ECLI:NL:CRVB:2021:2963

Centrale Raad van Beroep

Datum uitspraak
30 november 2021
Publicatiedatum
1 december 2021
Zaaknummer
20/1339 PW
Instantie
Centrale Raad van Beroep
Type
Uitspraak
Rechtsgebied
Bestuursrecht; Socialezekerheidsrecht
Procedures
  • Hoger beroep
Rechters
Vindplaatsen
  • Rechtspraak.nl
AI samenvatting door LexboostAutomatisch gegenereerd

Proceskostenveroordeling in hoger beroep tegen college van burgemeester en wethouders van de gemeente Vlaardingen

Op 30 november 2021 heeft de Centrale Raad van Beroep uitspraak gedaan in de zaak met nummer 20/1339 PW. Deze uitspraak betreft een hoger beroep tegen een beslissing van de rechtbank Rotterdam van 24 februari 2020. Appellant, vertegenwoordigd door mr.
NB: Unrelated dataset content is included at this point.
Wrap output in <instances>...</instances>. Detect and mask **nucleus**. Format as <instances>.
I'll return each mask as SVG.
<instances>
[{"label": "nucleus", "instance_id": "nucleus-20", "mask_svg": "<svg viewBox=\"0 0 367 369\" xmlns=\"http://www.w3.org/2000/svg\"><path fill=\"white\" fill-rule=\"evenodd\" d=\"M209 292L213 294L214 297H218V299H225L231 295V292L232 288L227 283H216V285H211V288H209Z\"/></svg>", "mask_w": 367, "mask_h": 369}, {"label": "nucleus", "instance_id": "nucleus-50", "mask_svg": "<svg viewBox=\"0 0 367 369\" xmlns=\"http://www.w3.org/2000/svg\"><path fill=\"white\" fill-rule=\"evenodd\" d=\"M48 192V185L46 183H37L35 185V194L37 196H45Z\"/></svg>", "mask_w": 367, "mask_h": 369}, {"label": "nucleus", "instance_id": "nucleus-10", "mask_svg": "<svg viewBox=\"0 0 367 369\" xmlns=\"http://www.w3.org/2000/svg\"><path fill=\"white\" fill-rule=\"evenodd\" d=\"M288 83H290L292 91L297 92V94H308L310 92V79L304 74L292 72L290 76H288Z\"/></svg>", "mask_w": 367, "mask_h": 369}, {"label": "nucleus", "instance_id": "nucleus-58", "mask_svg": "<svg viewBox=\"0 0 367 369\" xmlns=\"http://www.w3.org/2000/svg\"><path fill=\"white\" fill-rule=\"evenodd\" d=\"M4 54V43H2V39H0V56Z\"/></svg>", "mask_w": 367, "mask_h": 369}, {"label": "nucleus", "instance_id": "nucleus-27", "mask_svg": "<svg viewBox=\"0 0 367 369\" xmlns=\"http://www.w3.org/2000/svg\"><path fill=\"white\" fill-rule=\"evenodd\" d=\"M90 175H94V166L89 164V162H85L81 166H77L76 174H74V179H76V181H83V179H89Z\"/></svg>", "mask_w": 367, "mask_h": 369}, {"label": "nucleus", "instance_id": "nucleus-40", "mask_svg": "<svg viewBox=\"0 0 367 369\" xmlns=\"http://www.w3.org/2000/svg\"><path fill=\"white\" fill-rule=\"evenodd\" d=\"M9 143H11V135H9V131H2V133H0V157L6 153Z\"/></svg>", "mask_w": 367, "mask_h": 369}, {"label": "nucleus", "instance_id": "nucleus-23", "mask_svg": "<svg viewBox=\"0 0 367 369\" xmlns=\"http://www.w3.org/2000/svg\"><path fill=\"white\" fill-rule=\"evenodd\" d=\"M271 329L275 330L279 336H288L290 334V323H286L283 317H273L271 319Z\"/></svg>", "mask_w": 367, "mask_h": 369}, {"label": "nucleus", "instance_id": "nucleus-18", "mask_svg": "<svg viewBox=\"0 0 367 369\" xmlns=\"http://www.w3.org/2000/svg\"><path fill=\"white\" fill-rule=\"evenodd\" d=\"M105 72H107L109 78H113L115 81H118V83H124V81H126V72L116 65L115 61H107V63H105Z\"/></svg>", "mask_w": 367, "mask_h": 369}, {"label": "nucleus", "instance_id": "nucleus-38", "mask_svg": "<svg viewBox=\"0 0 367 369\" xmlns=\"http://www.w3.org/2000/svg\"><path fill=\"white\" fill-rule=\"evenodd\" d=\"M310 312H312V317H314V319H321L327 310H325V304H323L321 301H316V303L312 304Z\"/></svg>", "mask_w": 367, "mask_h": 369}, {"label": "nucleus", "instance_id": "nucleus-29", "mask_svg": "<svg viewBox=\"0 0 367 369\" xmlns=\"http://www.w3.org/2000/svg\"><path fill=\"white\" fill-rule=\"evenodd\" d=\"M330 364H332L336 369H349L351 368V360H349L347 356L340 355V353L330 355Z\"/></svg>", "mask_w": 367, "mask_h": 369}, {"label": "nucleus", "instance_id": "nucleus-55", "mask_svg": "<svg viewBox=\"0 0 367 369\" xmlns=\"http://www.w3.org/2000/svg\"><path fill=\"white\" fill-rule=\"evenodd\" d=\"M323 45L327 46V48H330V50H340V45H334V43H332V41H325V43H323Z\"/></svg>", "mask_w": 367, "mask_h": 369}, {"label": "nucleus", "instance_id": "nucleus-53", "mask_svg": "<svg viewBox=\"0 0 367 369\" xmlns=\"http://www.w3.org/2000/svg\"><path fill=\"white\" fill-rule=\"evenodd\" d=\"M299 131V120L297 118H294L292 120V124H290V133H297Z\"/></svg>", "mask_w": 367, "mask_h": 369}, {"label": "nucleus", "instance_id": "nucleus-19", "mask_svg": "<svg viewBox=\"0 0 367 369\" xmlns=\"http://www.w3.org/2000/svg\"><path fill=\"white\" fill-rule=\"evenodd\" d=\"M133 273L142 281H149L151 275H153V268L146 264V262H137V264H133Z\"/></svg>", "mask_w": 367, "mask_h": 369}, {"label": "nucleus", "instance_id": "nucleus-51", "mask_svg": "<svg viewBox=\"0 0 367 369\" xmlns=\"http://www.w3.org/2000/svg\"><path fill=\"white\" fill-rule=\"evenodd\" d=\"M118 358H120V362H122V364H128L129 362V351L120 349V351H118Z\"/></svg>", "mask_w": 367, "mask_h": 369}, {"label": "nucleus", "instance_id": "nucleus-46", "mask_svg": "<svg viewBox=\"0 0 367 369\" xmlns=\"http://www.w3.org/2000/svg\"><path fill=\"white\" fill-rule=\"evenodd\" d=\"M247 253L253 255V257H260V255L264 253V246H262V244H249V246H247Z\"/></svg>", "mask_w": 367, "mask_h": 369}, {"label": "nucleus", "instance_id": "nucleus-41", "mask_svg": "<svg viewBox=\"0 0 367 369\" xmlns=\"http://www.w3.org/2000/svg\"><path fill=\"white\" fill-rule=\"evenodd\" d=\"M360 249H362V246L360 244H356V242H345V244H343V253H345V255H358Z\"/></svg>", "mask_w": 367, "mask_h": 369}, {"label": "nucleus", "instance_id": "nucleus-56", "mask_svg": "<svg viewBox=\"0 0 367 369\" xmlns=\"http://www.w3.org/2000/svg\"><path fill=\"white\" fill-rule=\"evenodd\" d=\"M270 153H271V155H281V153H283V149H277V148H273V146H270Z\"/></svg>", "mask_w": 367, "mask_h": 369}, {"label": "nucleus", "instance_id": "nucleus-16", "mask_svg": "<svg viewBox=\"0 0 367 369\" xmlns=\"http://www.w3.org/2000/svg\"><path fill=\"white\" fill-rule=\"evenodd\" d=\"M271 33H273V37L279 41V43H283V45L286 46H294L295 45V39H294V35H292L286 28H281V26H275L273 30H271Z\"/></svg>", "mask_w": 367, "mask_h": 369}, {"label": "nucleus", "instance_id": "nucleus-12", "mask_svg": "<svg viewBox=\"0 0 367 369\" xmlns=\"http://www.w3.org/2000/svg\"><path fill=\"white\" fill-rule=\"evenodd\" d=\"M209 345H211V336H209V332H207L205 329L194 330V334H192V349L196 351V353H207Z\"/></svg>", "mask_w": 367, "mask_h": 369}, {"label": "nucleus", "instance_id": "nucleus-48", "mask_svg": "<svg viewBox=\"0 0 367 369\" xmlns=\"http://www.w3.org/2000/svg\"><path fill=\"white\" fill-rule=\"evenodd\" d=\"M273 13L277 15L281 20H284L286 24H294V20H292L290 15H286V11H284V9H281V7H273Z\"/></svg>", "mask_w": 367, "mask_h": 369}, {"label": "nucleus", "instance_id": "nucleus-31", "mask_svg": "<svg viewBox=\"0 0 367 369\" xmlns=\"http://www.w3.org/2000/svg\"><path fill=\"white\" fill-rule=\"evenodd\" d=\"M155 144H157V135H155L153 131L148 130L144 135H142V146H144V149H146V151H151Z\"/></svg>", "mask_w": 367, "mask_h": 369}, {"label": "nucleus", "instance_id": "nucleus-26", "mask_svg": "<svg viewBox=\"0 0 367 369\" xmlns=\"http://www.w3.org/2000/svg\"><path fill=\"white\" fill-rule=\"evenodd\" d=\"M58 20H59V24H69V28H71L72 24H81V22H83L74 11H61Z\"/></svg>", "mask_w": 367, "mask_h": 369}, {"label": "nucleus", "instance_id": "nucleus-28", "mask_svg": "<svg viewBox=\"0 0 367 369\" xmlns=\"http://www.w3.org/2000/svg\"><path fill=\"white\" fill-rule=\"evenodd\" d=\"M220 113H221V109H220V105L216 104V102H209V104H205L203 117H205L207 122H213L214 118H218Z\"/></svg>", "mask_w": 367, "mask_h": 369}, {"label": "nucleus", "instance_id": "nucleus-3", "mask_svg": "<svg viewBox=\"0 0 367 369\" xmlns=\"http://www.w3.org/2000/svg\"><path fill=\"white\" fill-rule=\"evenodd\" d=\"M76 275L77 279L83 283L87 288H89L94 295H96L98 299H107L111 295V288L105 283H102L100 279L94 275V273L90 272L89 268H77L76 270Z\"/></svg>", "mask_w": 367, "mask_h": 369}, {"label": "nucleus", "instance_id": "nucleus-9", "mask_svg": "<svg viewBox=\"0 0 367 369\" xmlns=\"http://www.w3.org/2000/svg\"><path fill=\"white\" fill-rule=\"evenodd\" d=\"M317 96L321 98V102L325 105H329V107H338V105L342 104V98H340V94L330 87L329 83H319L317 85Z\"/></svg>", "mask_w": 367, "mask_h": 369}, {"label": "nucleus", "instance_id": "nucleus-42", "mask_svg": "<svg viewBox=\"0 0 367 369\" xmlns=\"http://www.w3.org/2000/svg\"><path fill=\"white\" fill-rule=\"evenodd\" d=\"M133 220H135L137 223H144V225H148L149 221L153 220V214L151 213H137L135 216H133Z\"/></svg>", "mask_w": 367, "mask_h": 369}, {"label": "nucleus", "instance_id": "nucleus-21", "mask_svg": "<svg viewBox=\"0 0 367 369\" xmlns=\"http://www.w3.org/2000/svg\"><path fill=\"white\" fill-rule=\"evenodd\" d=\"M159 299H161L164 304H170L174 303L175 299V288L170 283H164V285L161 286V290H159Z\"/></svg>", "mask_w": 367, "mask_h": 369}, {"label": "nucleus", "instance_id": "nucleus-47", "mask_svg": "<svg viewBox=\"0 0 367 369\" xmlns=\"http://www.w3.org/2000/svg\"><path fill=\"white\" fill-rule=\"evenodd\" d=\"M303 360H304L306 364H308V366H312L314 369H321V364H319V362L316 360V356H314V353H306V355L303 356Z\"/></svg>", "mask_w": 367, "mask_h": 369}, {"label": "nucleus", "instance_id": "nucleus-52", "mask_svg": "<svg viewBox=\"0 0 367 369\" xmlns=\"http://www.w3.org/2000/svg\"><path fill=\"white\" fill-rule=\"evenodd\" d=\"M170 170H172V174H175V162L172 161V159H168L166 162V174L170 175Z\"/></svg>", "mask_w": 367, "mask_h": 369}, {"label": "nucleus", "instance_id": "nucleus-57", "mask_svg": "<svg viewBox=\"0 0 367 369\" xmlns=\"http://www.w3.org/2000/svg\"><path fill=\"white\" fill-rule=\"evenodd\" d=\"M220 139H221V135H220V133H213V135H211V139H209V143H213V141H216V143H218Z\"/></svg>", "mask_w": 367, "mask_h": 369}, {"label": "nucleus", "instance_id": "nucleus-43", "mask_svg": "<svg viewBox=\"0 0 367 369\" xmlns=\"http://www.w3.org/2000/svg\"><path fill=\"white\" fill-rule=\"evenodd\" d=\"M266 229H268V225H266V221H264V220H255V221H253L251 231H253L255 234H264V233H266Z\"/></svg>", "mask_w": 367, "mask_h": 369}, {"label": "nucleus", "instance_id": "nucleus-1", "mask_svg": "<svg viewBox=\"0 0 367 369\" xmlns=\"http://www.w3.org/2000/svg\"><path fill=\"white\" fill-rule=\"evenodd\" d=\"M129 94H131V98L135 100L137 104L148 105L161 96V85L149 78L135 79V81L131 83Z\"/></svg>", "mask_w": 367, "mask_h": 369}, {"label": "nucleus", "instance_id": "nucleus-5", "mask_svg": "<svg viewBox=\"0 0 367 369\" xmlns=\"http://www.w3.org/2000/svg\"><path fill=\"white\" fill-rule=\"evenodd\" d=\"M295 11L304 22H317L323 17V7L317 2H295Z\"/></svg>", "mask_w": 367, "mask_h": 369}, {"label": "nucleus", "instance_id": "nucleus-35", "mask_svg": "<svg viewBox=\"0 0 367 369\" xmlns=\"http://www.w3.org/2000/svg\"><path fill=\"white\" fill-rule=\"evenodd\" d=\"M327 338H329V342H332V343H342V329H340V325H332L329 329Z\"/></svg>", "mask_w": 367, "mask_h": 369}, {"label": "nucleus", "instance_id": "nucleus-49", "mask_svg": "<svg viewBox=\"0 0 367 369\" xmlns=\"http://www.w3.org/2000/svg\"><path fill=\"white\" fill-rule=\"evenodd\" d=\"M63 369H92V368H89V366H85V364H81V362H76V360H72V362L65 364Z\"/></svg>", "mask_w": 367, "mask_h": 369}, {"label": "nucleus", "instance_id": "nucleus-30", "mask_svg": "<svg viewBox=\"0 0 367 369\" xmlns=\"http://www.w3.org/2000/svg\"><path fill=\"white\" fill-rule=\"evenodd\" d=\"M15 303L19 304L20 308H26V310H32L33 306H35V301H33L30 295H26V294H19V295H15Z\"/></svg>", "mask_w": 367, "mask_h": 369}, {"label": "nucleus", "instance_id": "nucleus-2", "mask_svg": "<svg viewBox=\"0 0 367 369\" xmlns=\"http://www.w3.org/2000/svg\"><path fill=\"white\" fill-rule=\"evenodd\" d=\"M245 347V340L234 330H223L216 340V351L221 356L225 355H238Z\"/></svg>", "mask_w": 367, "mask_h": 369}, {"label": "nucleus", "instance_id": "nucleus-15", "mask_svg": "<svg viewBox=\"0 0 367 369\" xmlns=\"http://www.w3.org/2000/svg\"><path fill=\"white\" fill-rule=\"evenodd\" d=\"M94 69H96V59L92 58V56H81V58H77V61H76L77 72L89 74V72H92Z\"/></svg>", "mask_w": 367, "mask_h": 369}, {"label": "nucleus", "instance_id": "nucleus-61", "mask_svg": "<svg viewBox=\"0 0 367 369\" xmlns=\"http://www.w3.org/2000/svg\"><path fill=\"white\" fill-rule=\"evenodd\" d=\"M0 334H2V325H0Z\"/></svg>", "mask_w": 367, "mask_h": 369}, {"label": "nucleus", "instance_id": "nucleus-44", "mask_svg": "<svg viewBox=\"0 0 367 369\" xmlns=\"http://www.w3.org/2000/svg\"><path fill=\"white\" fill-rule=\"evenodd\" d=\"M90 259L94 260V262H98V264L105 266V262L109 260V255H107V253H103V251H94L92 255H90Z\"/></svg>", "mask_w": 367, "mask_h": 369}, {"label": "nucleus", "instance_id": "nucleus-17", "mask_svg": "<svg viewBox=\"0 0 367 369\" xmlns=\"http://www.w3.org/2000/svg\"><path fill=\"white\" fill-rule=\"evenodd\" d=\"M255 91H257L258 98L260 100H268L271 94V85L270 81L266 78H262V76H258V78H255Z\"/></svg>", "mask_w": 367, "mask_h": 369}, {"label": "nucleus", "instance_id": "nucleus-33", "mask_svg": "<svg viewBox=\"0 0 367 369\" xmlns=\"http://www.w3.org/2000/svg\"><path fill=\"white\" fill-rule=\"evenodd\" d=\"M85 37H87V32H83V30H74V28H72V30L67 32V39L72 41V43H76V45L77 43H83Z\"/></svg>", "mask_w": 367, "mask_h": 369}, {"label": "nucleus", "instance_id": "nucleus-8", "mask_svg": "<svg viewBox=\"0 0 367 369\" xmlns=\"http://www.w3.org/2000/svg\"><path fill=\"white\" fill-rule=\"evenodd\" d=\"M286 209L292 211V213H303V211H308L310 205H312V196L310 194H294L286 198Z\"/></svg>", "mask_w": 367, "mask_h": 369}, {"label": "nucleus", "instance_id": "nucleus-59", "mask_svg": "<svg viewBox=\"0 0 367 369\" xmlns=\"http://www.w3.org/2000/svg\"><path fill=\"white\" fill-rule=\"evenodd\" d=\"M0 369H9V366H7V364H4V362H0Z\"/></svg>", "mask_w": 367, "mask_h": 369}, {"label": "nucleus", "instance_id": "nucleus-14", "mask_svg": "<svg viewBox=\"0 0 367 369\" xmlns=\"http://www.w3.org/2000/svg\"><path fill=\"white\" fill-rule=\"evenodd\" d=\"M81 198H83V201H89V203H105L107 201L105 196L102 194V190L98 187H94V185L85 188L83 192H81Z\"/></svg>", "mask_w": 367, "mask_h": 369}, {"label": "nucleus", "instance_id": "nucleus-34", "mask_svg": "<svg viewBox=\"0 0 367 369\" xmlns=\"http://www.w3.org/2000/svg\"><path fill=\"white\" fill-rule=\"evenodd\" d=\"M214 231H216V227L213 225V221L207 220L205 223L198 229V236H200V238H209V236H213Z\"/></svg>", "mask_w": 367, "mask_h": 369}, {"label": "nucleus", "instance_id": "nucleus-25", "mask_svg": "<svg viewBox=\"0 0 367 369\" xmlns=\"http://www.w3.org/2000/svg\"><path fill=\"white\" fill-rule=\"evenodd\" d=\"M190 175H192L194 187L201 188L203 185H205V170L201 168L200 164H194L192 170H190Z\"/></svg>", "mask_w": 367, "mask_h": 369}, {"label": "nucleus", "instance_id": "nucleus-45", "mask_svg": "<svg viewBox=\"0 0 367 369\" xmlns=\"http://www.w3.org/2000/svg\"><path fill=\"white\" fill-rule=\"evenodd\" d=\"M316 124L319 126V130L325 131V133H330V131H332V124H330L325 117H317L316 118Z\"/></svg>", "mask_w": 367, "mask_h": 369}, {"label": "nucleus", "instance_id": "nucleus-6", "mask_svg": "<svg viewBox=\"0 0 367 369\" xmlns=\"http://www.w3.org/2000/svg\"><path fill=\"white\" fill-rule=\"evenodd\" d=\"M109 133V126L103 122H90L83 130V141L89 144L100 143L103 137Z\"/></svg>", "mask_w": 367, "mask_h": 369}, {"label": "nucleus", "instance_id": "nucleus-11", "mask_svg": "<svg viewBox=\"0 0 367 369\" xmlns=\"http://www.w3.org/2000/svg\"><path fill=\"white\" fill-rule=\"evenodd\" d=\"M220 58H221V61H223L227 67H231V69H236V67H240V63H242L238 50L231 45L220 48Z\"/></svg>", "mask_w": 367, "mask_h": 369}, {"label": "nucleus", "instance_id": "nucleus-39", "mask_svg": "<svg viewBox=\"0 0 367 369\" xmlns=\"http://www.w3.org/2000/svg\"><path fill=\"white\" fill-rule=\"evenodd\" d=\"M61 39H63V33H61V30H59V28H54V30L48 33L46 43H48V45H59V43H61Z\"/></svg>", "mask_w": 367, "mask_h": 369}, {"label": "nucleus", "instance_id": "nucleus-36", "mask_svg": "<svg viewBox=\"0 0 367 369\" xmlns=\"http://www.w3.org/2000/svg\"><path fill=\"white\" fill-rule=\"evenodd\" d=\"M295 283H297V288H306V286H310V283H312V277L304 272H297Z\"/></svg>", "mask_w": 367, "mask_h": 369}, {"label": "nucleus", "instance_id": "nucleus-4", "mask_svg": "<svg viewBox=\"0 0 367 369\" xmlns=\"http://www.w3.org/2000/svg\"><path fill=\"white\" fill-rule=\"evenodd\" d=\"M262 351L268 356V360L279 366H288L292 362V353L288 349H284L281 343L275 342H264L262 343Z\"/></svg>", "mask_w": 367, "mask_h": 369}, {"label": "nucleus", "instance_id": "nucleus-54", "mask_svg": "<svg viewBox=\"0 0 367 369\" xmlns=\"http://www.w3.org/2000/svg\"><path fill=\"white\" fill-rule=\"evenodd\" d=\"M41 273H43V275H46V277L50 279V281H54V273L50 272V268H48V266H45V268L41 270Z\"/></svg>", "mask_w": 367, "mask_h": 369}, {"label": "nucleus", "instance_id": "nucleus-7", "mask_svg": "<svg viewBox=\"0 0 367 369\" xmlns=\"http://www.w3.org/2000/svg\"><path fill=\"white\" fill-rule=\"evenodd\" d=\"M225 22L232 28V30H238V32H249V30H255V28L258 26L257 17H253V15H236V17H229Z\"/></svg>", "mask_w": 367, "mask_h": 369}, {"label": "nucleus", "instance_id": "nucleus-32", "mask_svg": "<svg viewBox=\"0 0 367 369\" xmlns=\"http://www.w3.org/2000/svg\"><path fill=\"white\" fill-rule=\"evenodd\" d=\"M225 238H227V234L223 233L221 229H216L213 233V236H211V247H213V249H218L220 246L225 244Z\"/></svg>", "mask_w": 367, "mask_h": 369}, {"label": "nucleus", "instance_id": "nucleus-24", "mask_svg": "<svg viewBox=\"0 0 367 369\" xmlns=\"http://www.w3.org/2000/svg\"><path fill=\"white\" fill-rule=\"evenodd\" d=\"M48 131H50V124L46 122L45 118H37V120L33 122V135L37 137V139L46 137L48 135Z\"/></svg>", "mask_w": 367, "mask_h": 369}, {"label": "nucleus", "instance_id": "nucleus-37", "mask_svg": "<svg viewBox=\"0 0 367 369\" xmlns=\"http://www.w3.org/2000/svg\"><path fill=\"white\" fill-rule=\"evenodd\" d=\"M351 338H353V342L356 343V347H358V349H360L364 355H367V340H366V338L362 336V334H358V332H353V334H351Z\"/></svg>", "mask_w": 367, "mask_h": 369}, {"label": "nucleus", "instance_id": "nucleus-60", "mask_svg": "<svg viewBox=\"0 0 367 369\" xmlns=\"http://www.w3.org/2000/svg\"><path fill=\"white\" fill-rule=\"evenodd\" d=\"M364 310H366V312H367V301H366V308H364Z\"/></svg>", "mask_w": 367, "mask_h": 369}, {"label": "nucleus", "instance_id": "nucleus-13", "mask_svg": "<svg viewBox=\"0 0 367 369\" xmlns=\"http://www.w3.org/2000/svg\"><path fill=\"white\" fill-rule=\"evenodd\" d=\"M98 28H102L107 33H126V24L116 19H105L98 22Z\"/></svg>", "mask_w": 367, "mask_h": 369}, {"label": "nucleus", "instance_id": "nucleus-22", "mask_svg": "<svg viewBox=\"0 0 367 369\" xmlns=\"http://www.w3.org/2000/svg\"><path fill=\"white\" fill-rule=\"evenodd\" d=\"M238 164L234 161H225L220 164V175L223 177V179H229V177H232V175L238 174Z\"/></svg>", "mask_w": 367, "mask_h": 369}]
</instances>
K.M. van der Boor, heeft hoger beroep ingesteld na een beslissing op bezwaar van het college van burgemeester en wethouders van de gemeente Vlaardingen, genomen op 7 april 2021. In een brief van 14 april 2021 heeft appellant het hoger beroep ingetrokken en verzocht om een proceskostenveroordeling van het college.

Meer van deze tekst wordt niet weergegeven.